Document images with source code:
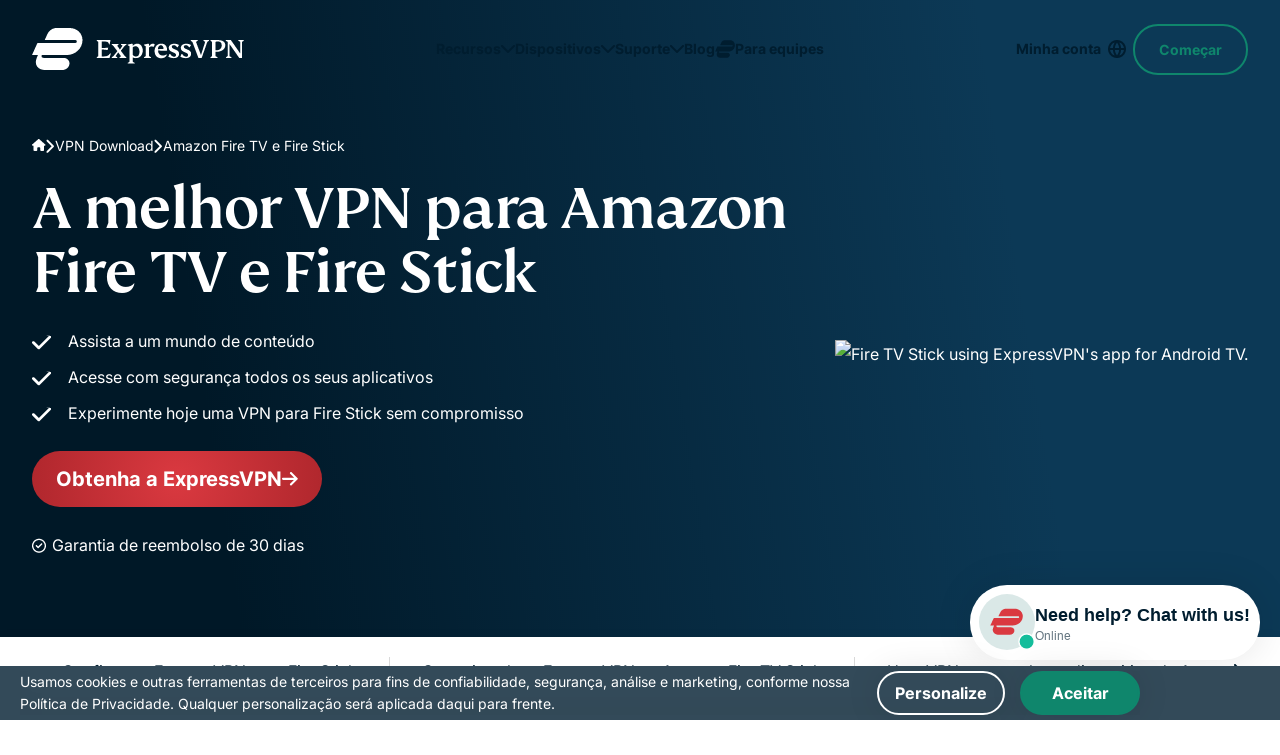

--- FILE ---
content_type: image/svg+xml
request_url: https://www.expressvpn.com/wp-ws/themes/expressvpn/assets/images/silver-stars-lower.svg
body_size: 519
content:
<?xml version="1.0" encoding="UTF-8"?> <svg xmlns="http://www.w3.org/2000/svg" width="106" height="20" viewBox="0 0 106 20" fill="none"><g clip-path="url(#clip0)"><path d="M19.875 0H0V20H19.875V0Z" fill="#c9c9c9"></path><path d="M41.4062 0H21.5312V20H41.4062V0Z" fill="#c9c9c9"></path><path d="M62.9375 0H43.0625V20H62.9375V0Z" fill="#c9c9c9"></path><path d="M84.4688 0H64.5938V20H84.4688V0Z" fill="#c9c9c9"></path><path d="M106 0H86.125V20H106V0Z" fill="#c9c9c9"></path><path d="M9.93721 13.479L12.9599 12.7082L14.2228 16.6249L9.93721 13.479ZM16.8935 8.41655H11.5728L9.93721 3.37488L8.30166 8.41655H2.98096L7.28721 11.5415L5.65166 16.5832L9.95791 13.4582L12.6079 11.5415L16.8935 8.41655Z" fill="white"></path><path d="M31.4685 13.479L34.4911 12.7082L35.754 16.6249L31.4685 13.479ZM38.4247 8.41655H33.104L31.4685 3.37488L29.8329 8.41655H24.5122L28.8185 11.5415L27.1829 16.5832L31.4892 13.4582L34.1392 11.5415L38.4247 8.41655Z" fill="white"></path><path d="M52.9997 13.479L56.0224 12.7082L57.2853 16.6249L52.9997 13.479ZM59.956 8.41655H54.6353L52.9997 3.37488L51.3642 8.41655H46.0435L50.3497 11.5415L48.7142 16.5832L53.0204 13.4582L55.6704 11.5415L59.956 8.41655Z" fill="white"></path><path d="M74.531 13.479L77.5536 12.7082L78.8165 16.6249L74.531 13.479ZM81.4872 8.41655H76.1665L74.531 3.37488L72.8954 8.41655H67.5747L71.881 11.5415L70.2454 16.5832L74.5517 13.4582L77.2017 11.5415L81.4872 8.41655Z" fill="white"></path><path d="M96.0622 13.479L99.0849 12.7082L100.348 16.6249L96.0622 13.479ZM103.018 8.41655H97.6978L96.0622 3.37488L94.4267 8.41655H89.106L93.4122 11.5415L91.7767 16.5832L96.0829 13.4582L98.7329 11.5415L103.018 8.41655Z" fill="white"></path></g><defs><clipPath id="clip0"><rect width="106" height="20" fill="white"></rect></clipPath></defs></svg> 

--- FILE ---
content_type: image/svg+xml
request_url: https://www.expressvpn.com/wp-ws/themes/expressvpn/assets/images/silver-stars-upper-light-new.svg
body_size: 604
content:
<?xml version="1.0" encoding="UTF-8"?>
 <svg xmlns="http://www.w3.org/2000/svg" width="106" height="20"
    viewBox="0 0 106 20" fill="none">
    <g clip-path="url(#clip0_4_1974)">
        <path d="M19.875 0H0V20H19.875V0Z" fill="#73CE13"></path>
        <path d="M41.4062 0H21.5312V20H41.4062V0Z" fill="#73CE13"></path>
        <path d="M62.9375 0H43.0625V20H62.9375V0Z" fill="#73CE13"></path>
        <path d="M84.4688 0H64.5938V20H84.4688V0Z" fill="#73CE13"></path>
        <rect x="86.125" y="0" width="3.975" height="20" fill="#73CE13"/>
        <rect x="90.1" y="0" width="15.9" height="20" fill="#DCDCE5"/>
        <path
            d="M9.93721 13.479L12.9599 12.7082L14.2228 16.6249L9.93721 13.479ZM16.8935 8.41655H11.5728L9.93721 3.37488L8.30166 8.41655H2.98096L7.28721 11.5415L5.65166 16.5832L9.95791 13.4582L12.6079 11.5415L16.8935 8.41655Z"
            fill="white"></path>
        <path
            d="M31.4685 13.479L34.4911 12.7082L35.754 16.6249L31.4685 13.479ZM38.4247 8.41655H33.104L31.4685 3.37488L29.8329 8.41655H24.5122L28.8185 11.5415L27.1829 16.5832L31.4892 13.4582L34.1392 11.5415L38.4247 8.41655Z"
            fill="white"></path>
        <path
            d="M52.9997 13.479L56.0224 12.7082L57.2853 16.6249L52.9997 13.479ZM59.956 8.41655H54.6353L52.9997 3.37488L51.3642 8.41655H46.0435L50.3497 11.5415L48.7142 16.5832L53.0204 13.4582L55.6704 11.5415L59.956 8.41655Z"
            fill="white"></path>
        <path
            d="M74.531 13.479L77.5536 12.7082L78.8165 16.6249L74.531 13.479ZM81.4872 8.41655H76.1665L74.531 3.37488L72.8954 8.41655H67.5747L71.881 11.5415L70.2454 16.5832L74.5517 13.4582L77.2017 11.5415L81.4872 8.41655Z"
            fill="white"></path>
        <path
            d="M96.0622 13.479L99.0849 12.7082L100.348 16.6249L96.0622 13.479ZM103.018 8.41655H97.6978L96.0622 3.37488L94.4267 8.41655H89.106L93.4122 11.5415L91.7767 16.5832L96.0829 13.4582L98.7329 11.5415L103.018 8.41655Z"
            fill="white"></path>
    </g>
    <defs>
        <clipPath id="clip0_4_1974">
            <rect width="106" height="20" fill="white"></rect>
        </clipPath>
    </defs>
</svg>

» Task to carry out: Apply a filter for "expressvpn" to the data above, then copy each line that matches.

» Reply to the exercise:
request_url: https://www.expressvpn.com/wp-ws/themes/expressvpn/assets/images/silver-stars-lower.svg
request_url: https://www.expressvpn.com/wp-ws/themes/expressvpn/assets/images/silver-stars-upper-light-new.svg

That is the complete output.